Day 2 started with some solid adulting!  I had to go and find a tire place to fix my car.  That took a bit, and I got a hard sell on buying overly expensive tires because of tire tread depth.  Pro-tip- it honestly doesn’t matter.  Second pro-tip-Don’t try the hard sell with me-I will walk.  Yelp will find me 10 other people before you finish you spiel on why you should get more money.

Then I got back to the hotel, got ready, and headed to the con.  I was running Valiant, Cosmic Patrol, and Shadowrun.  It’s now almost 6PM.  Sadly, no ones showed up for either Valiant or Cosmic Patrol.  Both are awesome games, but I’d like some more players!  I did give some quick, elevator pitches on both to some people walking through the room, but I’d like to run a few more games.  COME PLAY VALIANT-THERE IS AN AWESOME PRIZE.  You have to play a FULL, 2-HOUR GAME, but it is worth it if you’re a diehard Valiant fan!

That’s where we are now.  Tomorrow, I’ll hit the show floor, buy some toys, and have more RPGs and games to discuss.

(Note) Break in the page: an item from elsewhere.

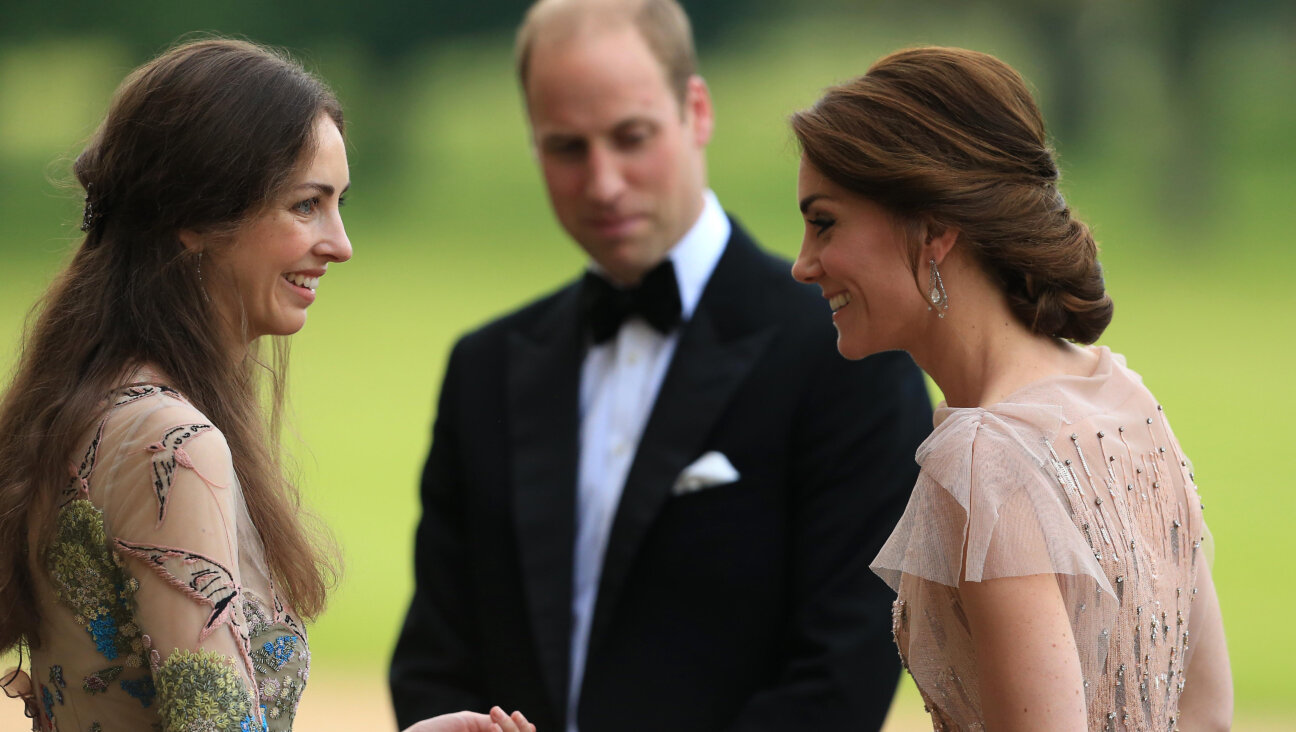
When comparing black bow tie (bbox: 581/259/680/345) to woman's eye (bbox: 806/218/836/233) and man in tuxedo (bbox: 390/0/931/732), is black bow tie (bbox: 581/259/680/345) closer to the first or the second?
man in tuxedo (bbox: 390/0/931/732)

Daily Punch 6-1-15 Dual Training positive quality for Shadowrun 5e

Let’s keep building of the small unit tactics idea.  What if you could double up on the abilities?

Dual Training

Cost: 5 karma

You don’t do anything by halves.  You don’t work small scale.  You like your cake, and you want to eat it too.  When you do a small unit tactics test, you can, in the same free action, name two different abilities.  You can make your small unit tactics test as normal, but the needed successes is the sum of both selected abilities.  Only other characters with this same quality can assist with your small unit tactics test, but characters without this quality can benefit from its result.  If you don’t get the needed successes of both abilities, neither triggers.


Daily Punch 5-29-15 Tactics Training positive quality for Shadowrun 5e

Been reading Run and Gun for a few missions.  I think small unit tactics don’t get enough love.  Let’s add some bonuses to that.

Tactics Training

Cost: 10 Karma

You drill, then you drill, and then….you drill some more!  After 10,000 thousand times doing the same thing again, you MIGHT just not screw it up!  When you are effected by a bonus from a small unit tactics ability, increase the bonus by 1, or increase any penalties the enemy is affected by by 1.


Daily Punch 5-28-15 Collapsible Poll item for DnD 5e

You know why haflings are horrible thieves?  10 foot poll is three size categories larger than them!  How they going to get this anywhere?  Let’s fix that.

Collapsible Poll

Cost: 20 gp

A 10 lb iron poll. that collapses into a one foot dowel.  It takes an  action to extend the poll.  It ways enough when swung at  a foot pad to set it off with the weight of an average medium creature.